Aviation Historian 11
D.Stern - Sub-zero Inc. (1)
A motley collection of USAAC aircraft at the Cold Weather Test Detachment (CWTD) at Ladd Field. Among the types are a Curtiss P-40 and a pair of North American P-51 Mustangs (foreground), a North American AT-6 and Noorduyn Norseman (centre right), a Republic P-47 undergoing maintenance in a shelter, two Curtiss C-46 Commandos, a Consolidated B-24 and Boeing B-17.
A B-17 undergoes maintenance on its No 1 engine with the help of a CWTD-devised engine shelter, while space-heaters pump out generous amounts of moisture, adding to the ice-fog already enveloping Ladd Field. The wing covers, custom-made by the base’s seamstresses, protected the aircraft’s wings from snow and frost.
An early aerial view of Ladd Field looking south, with the serpentine Chen a River looping across the northern end of the airfield. The most notable feature is the large hangar at the eastern end of the runway. Several B-24s are just visible on the ramp.
North American P-51H Mustang 44-64461, named Ah’m Available, cruises over a typically snowy Alaskan landscape. Following the successful completion of its cold-weather testing programme at the CWTD, the light­weight P-51H was selected to equip three fighter squadrons in Alaska, the 65th FS being based at Ladd Field.
A ski-equipped Lockheed P-38 during testing at Ladd Field. CWTD pilot Randy Acord recalled: “I had the P-38 on retractable skis for the whole of March 1944, and I made 165 take-offs and landings on skis ... sliding 7,000ft [2,130m] on each landing”.
The Pratt & Whitney R-2800 engines of a Northrop P-61 Black Widow are simultaneously heated by ground heaters at Ladd towards the end of the war. The long lines on the wing covers were used to picket the aircraft during windy conditions.
Serial 38-481, the tenth of the 13 Curtiss YP-37As delivered to the USAAC, is assembled at Ladd Field after its delivery in 1941. The aircraft operated with the CWTD for four months, but the sub-zero temperatures in which it was operated took their toll, and it was was out of commission for two months awaiting a new engine.

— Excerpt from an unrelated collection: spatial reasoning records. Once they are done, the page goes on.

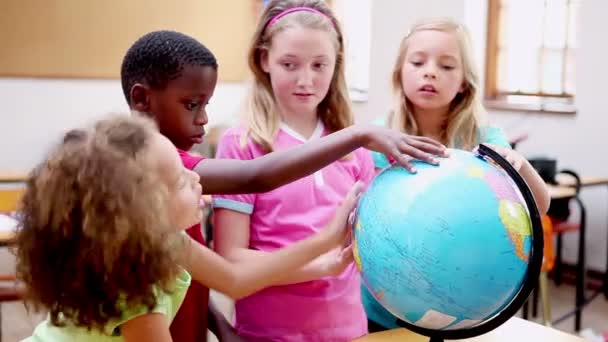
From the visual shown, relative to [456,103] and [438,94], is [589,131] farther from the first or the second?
[438,94]

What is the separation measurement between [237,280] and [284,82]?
462mm

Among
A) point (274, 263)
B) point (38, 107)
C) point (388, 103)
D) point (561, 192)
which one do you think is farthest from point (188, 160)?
point (38, 107)

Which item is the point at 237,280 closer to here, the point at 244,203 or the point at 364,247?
the point at 244,203

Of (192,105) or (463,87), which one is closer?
(192,105)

The Curtiss XP-37 was essentially a modified P-36 with an inline engine. The prototype, seen here, made its first flight in April 1937. The aircraft was fast, reaching 340 m.p.h. (547km/h), but the pilot’s view forward was poor and the turbocharger proved troublesome. Nevertheless 13 YP-37s were ordered and delivered in March 1939.
Six of Arnold’s Martin B-10s are inspected at a primitive airfield in south-east Alaska during the 1934 expedition to the far north. The ten B-10s were collectively worth some $518,000.
The CWTD’s Commanding Officer, Dale V. Gaffney (third from left), is interviewed beside a B-17B by radio journalist Bud Foster of Fairbanks-based radio station KFAR. Note the CWTD’s motif - a polar bear holding a bomb - applied to the B-17B’s fuselage. Gaffney was awarded the Army Distinguished Service Medal in 1946.